* [Your task]
Copy the entire listing below line for line, leaving out the pictures.

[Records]
begin
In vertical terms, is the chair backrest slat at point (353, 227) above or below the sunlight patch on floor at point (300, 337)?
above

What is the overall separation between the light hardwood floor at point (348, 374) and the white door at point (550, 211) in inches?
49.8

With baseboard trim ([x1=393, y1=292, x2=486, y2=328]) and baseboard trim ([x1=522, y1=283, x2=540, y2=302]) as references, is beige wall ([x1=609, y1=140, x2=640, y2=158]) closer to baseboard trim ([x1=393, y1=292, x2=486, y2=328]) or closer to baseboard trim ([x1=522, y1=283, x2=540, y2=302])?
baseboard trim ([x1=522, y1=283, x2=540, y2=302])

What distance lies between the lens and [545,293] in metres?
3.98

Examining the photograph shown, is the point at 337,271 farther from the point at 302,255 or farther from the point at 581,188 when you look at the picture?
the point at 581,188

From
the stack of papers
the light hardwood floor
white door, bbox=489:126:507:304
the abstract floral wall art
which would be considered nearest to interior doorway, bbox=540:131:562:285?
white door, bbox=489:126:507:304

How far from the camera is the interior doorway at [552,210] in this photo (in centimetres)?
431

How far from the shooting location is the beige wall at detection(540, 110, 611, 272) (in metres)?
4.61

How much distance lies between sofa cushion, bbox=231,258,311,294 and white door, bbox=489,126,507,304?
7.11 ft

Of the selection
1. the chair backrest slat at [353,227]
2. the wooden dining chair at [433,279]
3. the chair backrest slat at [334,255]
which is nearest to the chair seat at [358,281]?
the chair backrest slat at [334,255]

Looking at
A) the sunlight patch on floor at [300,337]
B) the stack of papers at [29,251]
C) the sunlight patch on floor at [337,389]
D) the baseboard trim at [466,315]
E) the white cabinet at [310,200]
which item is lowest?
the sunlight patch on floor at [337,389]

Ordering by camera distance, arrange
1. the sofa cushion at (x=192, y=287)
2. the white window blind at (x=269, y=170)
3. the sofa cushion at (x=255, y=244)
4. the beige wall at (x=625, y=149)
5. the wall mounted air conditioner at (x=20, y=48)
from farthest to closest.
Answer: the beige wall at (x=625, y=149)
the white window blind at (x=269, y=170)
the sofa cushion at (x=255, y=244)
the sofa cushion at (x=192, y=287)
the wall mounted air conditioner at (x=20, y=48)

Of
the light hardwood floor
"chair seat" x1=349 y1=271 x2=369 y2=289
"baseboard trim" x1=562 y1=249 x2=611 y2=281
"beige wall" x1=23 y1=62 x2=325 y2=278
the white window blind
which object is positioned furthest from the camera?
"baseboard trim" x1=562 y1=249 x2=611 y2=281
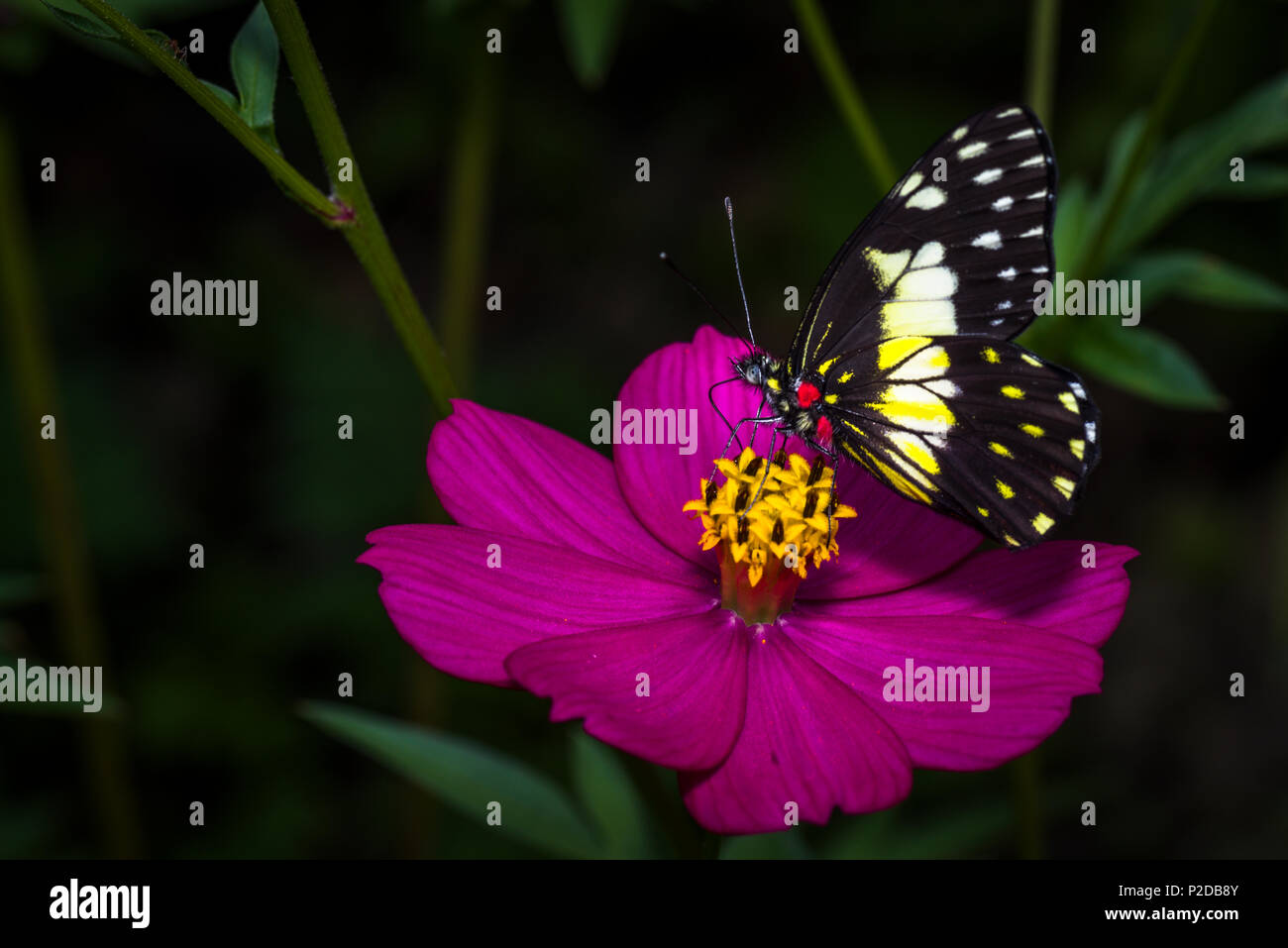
end
* [Reply to the task]
In vertical terms, is the chair backrest slat at point (353, 227) above or below the sunlight patch on floor at point (300, 337)?
above

What is the overall separation between the light hardwood floor at point (348, 374) and the white door at point (550, 211) in inches?
49.8

With baseboard trim ([x1=393, y1=292, x2=486, y2=328]) and baseboard trim ([x1=522, y1=283, x2=540, y2=302]) as references, is beige wall ([x1=609, y1=140, x2=640, y2=158]) closer to baseboard trim ([x1=393, y1=292, x2=486, y2=328]) or closer to baseboard trim ([x1=522, y1=283, x2=540, y2=302])?
baseboard trim ([x1=522, y1=283, x2=540, y2=302])

What distance lies between the lens and [545,293] in metres?
3.98

Examining the photograph shown, is the point at 337,271 farther from the point at 302,255 or farther from the point at 581,188 when you look at the picture?
the point at 581,188

From
the stack of papers
the light hardwood floor
white door, bbox=489:126:507:304
the abstract floral wall art
which would be considered nearest to interior doorway, bbox=540:131:562:285?
white door, bbox=489:126:507:304

How far from the camera is the interior doorway at [552,210] in this photo (in centimetres)?
431

How far from the shooting location is the beige wall at detection(540, 110, 611, 272) (in metres)?
4.61

How much distance lies between sofa cushion, bbox=231,258,311,294 and white door, bbox=489,126,507,304?
7.11 ft

Of the selection
1. the chair backrest slat at [353,227]
2. the wooden dining chair at [433,279]
3. the chair backrest slat at [334,255]
which is nearest to the chair seat at [358,281]?
the chair backrest slat at [334,255]

Looking at
A) the sunlight patch on floor at [300,337]
B) the stack of papers at [29,251]
C) the sunlight patch on floor at [337,389]
D) the baseboard trim at [466,315]
E) the white cabinet at [310,200]
which item is lowest?
the sunlight patch on floor at [337,389]

Ordering by camera distance, arrange
1. the sofa cushion at (x=192, y=287)
2. the white window blind at (x=269, y=170)
3. the sofa cushion at (x=255, y=244)
4. the beige wall at (x=625, y=149)
5. the wall mounted air conditioner at (x=20, y=48)
from farthest to closest.
Answer: the beige wall at (x=625, y=149)
the white window blind at (x=269, y=170)
the sofa cushion at (x=255, y=244)
the sofa cushion at (x=192, y=287)
the wall mounted air conditioner at (x=20, y=48)

Of
the light hardwood floor
"chair seat" x1=349 y1=271 x2=369 y2=289
"baseboard trim" x1=562 y1=249 x2=611 y2=281
"beige wall" x1=23 y1=62 x2=325 y2=278
the white window blind
which object is positioned furthest from the camera?
"baseboard trim" x1=562 y1=249 x2=611 y2=281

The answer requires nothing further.